Le strutture annidate funzionano bene, ma ogni oggetto annidato ha bisogno del suo "additionalProperties": false e del suo array "required" che elenca tutte le proprietà. Un errore comune è applicare le regole strict all'oggetto radice dimenticandosi dei figli — OpenAI rifiuterà lo schema con un errore di validazione.

python

from openai import OpenAI
import json

client = OpenAI()

order_schema = {
    "type": "object",
    "properties": {
        "order_id": {"type": "string"},
        "customer": {
            "type": "object",
            "properties": {
                "name":  {"type": "string"},
                "email": {"type": "string"}
            },
            "required": ["name", "email"],
            "additionalProperties": False   # required on nested objects too
        },
        "line_items": {
            "type": "array",
            "items": {
                "type": "object",
                "properties": {
                    "description": {"type": "string"},
                    "quantity":    {"type": "integer"},
                    "unit_price":  {"type": "number"}
                },
                "required": ["description", "quantity", "unit_price"],
                "additionalProperties": False  # required on array item schemas too
            }
        },
        "total_usd": {"type": "number"}
    },
    "required": ["order_id", "customer", "line_items", "total_usd"],
    "additionalProperties": False
}

response = client.chat.completions.create(
    model="gpt-4o-2024-08-06",
    messages=[{
        "role": "user",
        "content": (
            "Parse this order: Order #ORD-5531 for Jane Smith ([email protected]). "
            "2x Wireless Keyboard at $49.99 each, 1x USB Hub at $29.99. Total: $129.97"
        )
    }],
    response_format={
        "type": "json_schema",
        "json_schema": {
            "name": "order_extract",
            "strict": True,
            "schema": order_schema
        }
    }
)

order = json.loads(response.choices[0].message.content)
for item in order["line_items"]:
    print(f"${item['unit_price']:.2f} x{item['quantity']}  {item['description']}")

Gestire i rifiuti

Anche con Structured Outputs, il modello può rifiutarsi di rispondere — tipicamente quando il prompt innesca una policy sui contenuti (chiedendogli di estrarre dati da qualcosa di dannoso). Quando succede, finish_reason è "stop" ma message.content è null e message.refusal contiene il testo del rifiuto. Se non controlli questo, otterrai un AttributeError quando proverai a chiamare json.loads(None). Attenzione anche a finish_reason == "length" — se la risposta è stata troncata per via di max_tokens, il JSON sarà incompleto e non parsificabile indipendentemente da Structured Outputs.

python

import json
from openai import OpenAI

client = OpenAI()

***

**COSA FARE**
A - Dal testo sugli Structured Outputs, copia la parte che va da "for item in" fino a "da Structured Outputs." compreso.
B - Prosegui il testo sugli Structured Outputs dopo l'ultima parte riportata.

[Dati memorizzati]

***

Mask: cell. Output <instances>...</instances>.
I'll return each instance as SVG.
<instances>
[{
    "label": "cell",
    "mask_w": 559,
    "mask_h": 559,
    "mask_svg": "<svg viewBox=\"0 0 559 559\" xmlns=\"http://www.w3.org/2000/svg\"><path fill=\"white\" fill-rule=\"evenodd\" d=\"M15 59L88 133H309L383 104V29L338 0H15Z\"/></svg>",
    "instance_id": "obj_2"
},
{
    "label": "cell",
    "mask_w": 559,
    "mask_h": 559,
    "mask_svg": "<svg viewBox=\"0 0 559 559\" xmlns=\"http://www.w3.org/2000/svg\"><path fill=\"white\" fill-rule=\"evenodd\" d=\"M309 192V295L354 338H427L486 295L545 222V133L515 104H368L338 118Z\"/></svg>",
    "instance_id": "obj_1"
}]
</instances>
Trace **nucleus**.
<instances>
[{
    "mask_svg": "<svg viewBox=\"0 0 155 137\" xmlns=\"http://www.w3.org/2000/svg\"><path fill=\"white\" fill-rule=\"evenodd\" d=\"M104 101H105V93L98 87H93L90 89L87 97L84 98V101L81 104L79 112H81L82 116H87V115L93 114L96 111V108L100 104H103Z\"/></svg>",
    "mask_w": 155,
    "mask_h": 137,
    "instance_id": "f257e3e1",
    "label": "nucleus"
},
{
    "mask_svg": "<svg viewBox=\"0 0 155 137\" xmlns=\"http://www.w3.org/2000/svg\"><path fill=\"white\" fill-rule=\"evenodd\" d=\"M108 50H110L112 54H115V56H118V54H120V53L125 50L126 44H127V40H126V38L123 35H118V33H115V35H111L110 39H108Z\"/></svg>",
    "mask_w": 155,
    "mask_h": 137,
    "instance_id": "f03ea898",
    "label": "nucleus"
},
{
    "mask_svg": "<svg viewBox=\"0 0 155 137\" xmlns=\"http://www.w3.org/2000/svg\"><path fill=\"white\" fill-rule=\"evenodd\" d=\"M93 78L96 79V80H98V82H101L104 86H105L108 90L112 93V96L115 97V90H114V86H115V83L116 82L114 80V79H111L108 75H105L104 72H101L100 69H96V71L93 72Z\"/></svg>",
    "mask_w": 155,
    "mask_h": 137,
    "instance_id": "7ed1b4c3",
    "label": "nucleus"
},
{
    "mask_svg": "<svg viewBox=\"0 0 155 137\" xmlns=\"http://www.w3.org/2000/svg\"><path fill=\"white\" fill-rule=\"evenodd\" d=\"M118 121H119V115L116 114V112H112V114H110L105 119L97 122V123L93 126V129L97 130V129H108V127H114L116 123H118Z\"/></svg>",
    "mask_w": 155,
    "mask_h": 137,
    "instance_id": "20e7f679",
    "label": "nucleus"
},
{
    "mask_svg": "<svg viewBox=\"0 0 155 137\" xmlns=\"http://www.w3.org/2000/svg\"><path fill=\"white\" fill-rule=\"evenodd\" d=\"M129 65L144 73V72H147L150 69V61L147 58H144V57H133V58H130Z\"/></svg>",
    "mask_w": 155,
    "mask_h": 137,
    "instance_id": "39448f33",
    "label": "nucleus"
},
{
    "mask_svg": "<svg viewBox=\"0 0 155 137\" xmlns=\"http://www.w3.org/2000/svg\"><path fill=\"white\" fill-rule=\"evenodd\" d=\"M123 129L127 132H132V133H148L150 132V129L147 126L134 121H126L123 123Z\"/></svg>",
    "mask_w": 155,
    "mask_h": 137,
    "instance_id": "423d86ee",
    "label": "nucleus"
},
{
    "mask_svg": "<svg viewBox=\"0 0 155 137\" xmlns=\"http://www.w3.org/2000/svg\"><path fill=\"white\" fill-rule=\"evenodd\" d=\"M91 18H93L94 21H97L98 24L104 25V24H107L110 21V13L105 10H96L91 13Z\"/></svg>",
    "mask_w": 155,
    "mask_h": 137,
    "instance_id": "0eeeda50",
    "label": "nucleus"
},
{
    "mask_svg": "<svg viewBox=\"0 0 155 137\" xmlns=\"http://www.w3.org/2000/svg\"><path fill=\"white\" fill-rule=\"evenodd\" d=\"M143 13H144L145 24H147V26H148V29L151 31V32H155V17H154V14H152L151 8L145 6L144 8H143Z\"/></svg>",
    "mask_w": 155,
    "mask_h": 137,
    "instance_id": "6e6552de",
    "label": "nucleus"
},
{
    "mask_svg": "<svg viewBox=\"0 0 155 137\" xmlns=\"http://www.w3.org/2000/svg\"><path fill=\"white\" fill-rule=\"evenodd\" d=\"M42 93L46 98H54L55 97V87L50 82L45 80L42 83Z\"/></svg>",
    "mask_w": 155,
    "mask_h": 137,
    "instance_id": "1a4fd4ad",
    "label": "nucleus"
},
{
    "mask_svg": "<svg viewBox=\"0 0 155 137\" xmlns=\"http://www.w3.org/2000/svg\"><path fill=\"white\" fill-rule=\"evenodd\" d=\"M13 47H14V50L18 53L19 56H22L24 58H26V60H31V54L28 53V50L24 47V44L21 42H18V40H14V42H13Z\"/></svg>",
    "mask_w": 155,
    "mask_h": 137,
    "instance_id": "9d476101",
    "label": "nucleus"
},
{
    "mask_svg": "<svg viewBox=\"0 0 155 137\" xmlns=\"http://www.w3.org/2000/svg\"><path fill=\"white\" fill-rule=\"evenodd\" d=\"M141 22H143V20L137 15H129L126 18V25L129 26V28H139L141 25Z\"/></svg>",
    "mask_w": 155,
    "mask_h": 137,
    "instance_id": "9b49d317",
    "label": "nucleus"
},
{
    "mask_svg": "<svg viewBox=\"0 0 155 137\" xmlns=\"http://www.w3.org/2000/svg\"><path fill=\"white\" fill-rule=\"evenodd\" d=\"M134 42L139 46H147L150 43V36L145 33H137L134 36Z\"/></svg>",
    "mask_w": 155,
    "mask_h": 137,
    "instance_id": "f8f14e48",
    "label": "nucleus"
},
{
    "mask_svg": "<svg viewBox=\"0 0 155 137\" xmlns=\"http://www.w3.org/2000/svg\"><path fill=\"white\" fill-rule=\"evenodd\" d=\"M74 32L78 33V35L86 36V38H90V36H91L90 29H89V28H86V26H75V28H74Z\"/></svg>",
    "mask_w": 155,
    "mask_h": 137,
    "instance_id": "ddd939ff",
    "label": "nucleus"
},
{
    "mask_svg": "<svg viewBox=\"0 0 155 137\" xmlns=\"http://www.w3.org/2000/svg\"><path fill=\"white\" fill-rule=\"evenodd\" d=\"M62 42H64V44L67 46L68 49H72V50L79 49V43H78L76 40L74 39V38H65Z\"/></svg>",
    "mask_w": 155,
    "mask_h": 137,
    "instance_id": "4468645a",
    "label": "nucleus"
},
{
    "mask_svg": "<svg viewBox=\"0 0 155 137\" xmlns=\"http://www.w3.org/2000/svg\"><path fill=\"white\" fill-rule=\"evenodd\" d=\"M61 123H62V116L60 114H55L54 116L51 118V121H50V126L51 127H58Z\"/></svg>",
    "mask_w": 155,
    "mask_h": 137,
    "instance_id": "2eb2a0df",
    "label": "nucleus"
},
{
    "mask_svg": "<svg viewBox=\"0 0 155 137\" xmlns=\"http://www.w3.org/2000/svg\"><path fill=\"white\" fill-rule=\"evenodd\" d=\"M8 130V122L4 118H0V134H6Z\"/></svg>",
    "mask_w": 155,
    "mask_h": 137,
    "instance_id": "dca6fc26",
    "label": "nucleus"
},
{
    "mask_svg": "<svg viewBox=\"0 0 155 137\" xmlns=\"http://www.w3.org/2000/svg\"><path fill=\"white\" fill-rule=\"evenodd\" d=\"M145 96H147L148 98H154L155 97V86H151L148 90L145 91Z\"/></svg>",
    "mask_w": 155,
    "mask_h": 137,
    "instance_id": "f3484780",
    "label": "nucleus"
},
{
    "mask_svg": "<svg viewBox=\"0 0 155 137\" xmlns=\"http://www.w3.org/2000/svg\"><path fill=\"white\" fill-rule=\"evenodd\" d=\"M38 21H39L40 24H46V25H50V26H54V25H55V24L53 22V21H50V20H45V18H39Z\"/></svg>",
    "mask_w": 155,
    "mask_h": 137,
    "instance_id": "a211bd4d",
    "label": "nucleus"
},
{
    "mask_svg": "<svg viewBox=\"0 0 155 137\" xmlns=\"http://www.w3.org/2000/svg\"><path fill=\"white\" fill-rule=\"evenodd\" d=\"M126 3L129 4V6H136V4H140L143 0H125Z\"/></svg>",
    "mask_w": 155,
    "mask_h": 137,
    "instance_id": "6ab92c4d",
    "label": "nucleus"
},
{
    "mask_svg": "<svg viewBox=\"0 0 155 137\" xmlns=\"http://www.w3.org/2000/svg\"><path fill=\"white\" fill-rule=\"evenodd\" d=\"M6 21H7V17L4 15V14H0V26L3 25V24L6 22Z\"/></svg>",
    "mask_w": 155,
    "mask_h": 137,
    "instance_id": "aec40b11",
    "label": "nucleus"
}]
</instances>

***

**SOLUZIONI**
A -
for item in order["line_items"]:
    print(f"${item['unit_price']:.2f} x{item['quantity']}  {item['description']}")

Gestire i rifiuti

Anche con Structured Outputs, il modello può rifiutarsi di rispondere — tipicamente quando il prompt innesca una policy sui contenuti (chiedendogli di estrarre dati da qualcosa di dannoso). Quando succede, finish_reason è "stop" ma message.content è null e message.refusal contiene il testo del rifiuto. Se non controlli questo, otterrai un AttributeError quando proverai a chiamare json.loads(None). Attenzione anche a finish_reason == "length" — se la risposta è stata troncata per via di max_tokens, il JSON sarà incompleto e non parsificabile indipendentemente da Structured Outputs.

B -
def extract_invoice(raw_text: str) -> dict | None:
    response = client.chat.completions.create(
        model="gpt-4o-2024-08-06",
        messages=[{"role": "user", "content": f"Extract invoice fields: {raw_text}"}],
        response_format={
            "type": "json_schema",
            "json_schema": {
                "name": "invoice_extract",
                "strict": True,
                "schema": invoice_schema
            }
        },
        max_tokens=1024
    )

    choice = response.choices[0]

    if choice.finish_reason == "length":
        raise ValueError("Response truncated — increase max_tokens or simplify your schema")

    if choice.message.refusal:
        # Model refused to answer — log and return None rather than crashing
        print(f"Model refused: {choice.message.refusal}")
        return None

    return json.loads(choice.message.content)


result = extract_invoice("Invoice #2024-441 from BuildRight Inc., due $3,200 by Dec 15")
if result:
    print(result["vendor_name"], result["total_amount"])

Usare lo stesso schema per la validazione

Un pattern poco sfruttato: usa lo stesso JSON Schema che passi a OpenAI per validare anche i dati in arrivo da altre sorgenti — webhook, upload di file, API di terze parti. Questo ti dà una singola fonte di verità per la forma dei tuoi dati. In Python usa la libreria jsonschema. In Node.js usa Ajv. Puoi anche incollare il tuo schema nel JSON Validator per fare un rapido controllo di sanità manuale senza scrivere codice.

python

import json
import jsonschema
from jsonschema import validate, ValidationError

# The same schema used in your OpenAI call
invoice_schema = {
    "type": "object",
    "properties": {
        "vendor_name":    {"type": "string"},
        "invoice_number": {"type": "string"},
        "total_amount":   {"type": "number"}
    },
    "required": ["vendor_name", "invoice_number", "total_amount"],
    "additionalProperties": False
}

def validate_invoice(data: dict) -> bool:
    try:
        validate(instance=data, schema=invoice_schema)
        return True
    except ValidationError as e:
        print(f"Validation failed: {e.message}")
        print(f"  Path: {' -> '.join(str(p) for p in e.path)}")
        return False


# Validate a payload from a webhook — same schema, zero extra work
webhook_payload = json.loads(request_body)
if not validate_invoice(webhook_payload):
    return HTTPResponse(status=400, body="Invalid invoice payload")

# Validate the OpenAI output too, for belt-and-suspenders safety
llm_output = json.loads(openai_response.choices[0].message.content)
assert validate_invoice(llm_output), "LLM output failed schema validation — check schema definition"
print(f"Processing invoice {llm_output['invoice_number']} for ${llm_output['total_amount']}")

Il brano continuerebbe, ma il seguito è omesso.